**Problem:** Set down exactly the lines that run from the line with "Which does point" to the end of the data, and nothing else.

════════════════

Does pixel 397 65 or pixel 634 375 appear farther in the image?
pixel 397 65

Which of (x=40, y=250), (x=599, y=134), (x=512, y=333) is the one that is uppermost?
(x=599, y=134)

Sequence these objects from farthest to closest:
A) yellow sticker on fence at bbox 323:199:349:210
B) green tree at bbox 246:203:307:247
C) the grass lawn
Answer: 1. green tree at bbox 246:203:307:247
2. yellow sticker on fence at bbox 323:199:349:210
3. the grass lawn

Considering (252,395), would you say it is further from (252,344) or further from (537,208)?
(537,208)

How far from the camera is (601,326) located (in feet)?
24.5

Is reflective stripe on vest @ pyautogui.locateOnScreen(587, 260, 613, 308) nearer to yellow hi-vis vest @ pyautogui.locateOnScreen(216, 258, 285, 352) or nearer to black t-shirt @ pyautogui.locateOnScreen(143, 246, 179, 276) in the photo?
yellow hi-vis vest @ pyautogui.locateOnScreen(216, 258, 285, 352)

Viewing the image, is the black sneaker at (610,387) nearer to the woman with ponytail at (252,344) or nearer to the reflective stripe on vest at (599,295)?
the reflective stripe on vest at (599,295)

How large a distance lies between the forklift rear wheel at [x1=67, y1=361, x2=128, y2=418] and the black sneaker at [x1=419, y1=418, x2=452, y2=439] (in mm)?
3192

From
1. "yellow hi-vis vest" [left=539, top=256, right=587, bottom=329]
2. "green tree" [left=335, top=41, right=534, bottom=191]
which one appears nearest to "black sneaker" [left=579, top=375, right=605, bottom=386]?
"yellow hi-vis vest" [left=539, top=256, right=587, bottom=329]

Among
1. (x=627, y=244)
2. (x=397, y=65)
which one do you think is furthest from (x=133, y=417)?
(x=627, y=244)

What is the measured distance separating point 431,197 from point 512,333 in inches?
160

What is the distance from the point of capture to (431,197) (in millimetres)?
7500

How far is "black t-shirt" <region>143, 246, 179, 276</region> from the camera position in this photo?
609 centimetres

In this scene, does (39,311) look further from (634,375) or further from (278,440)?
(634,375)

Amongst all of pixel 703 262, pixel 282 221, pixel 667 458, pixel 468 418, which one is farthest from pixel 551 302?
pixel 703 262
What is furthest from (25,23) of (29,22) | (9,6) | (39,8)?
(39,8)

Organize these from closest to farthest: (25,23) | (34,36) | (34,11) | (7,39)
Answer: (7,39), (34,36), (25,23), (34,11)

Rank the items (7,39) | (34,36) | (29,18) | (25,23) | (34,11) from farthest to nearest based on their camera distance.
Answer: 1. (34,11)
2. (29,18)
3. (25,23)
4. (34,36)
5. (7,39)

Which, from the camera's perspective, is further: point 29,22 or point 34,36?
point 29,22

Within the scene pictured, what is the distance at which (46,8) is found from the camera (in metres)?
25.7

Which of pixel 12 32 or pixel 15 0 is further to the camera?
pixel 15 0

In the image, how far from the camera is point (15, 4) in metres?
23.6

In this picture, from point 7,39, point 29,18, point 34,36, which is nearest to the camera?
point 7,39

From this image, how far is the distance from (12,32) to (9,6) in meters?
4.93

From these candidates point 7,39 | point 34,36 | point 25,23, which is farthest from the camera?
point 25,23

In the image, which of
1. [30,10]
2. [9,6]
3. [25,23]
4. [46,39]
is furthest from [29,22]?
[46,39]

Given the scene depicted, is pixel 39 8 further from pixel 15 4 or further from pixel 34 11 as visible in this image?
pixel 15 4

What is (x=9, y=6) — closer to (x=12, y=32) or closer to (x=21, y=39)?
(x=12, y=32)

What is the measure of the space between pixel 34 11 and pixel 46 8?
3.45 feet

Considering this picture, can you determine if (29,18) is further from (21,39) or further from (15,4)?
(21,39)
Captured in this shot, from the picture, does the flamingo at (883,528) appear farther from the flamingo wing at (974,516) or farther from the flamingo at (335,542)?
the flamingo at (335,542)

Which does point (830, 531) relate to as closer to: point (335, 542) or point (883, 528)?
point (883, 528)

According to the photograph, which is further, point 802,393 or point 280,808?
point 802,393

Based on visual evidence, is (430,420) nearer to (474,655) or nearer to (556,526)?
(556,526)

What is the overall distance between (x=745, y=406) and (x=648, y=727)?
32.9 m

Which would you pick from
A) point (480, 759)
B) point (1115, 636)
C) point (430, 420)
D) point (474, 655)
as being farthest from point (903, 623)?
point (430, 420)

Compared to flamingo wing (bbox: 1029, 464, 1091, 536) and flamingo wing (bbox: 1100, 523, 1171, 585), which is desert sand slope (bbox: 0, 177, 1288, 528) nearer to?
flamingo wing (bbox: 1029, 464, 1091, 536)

════════════════

**The answer:**
Which does point (830, 531) relate to as closer to: point (335, 542) or point (883, 528)?
point (883, 528)

According to the photograph, which is further, point 802,393 or point 280,808?
point 802,393

Based on visual evidence, is (430,420) nearer to (474,655) or nearer to (556,526)?
(556,526)

What is the overall distance between (x=745, y=406) and (x=648, y=727)?
32.9 m

Which would you pick from
A) point (480, 759)
B) point (1115, 636)
C) point (430, 420)
D) point (474, 655)
as being farthest from point (903, 623)?
point (430, 420)

Compared to flamingo wing (bbox: 1029, 464, 1091, 536) and flamingo wing (bbox: 1100, 523, 1171, 585), which is desert sand slope (bbox: 0, 177, 1288, 528) nearer to?
flamingo wing (bbox: 1029, 464, 1091, 536)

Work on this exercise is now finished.